● Source data:
(begin)

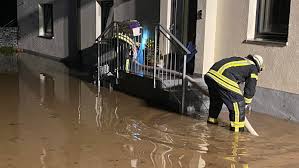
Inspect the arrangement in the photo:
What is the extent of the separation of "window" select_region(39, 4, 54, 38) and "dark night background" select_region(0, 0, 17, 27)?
5.22 meters

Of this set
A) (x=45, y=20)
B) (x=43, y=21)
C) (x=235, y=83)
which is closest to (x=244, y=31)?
(x=235, y=83)

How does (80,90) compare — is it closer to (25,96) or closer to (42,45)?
(25,96)

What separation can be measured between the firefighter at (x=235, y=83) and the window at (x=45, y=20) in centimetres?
1352

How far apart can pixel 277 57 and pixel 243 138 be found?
2251mm

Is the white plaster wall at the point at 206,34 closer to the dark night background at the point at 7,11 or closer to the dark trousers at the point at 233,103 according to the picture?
the dark trousers at the point at 233,103

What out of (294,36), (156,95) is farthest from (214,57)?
(294,36)

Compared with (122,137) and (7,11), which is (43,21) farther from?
(122,137)

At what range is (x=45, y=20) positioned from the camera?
20.0 meters

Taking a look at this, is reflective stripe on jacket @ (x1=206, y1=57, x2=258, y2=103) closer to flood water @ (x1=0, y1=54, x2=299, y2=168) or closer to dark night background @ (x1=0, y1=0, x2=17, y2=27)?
flood water @ (x1=0, y1=54, x2=299, y2=168)

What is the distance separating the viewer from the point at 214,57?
393 inches

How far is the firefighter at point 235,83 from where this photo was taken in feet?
23.2

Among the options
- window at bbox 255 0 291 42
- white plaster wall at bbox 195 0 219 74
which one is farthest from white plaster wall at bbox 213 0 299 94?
window at bbox 255 0 291 42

(end)

● Task directions:
Output the lines from the one containing "At what range" through the end of the records, inclusive, as a JSON list of strings with one string per line and blank lines left out.

● Reply:
[
  "At what range is (x=45, y=20) positioned from the camera?",
  "20.0 meters",
  "Taking a look at this, is reflective stripe on jacket @ (x1=206, y1=57, x2=258, y2=103) closer to flood water @ (x1=0, y1=54, x2=299, y2=168) or closer to dark night background @ (x1=0, y1=0, x2=17, y2=27)?",
  "flood water @ (x1=0, y1=54, x2=299, y2=168)",
  "What is the distance separating the viewer from the point at 214,57?",
  "393 inches",
  "How far is the firefighter at point 235,83 from where this photo was taken in feet?",
  "23.2",
  "Among the options",
  "- window at bbox 255 0 291 42",
  "- white plaster wall at bbox 195 0 219 74",
  "which one is farthest from white plaster wall at bbox 213 0 299 94?",
  "window at bbox 255 0 291 42"
]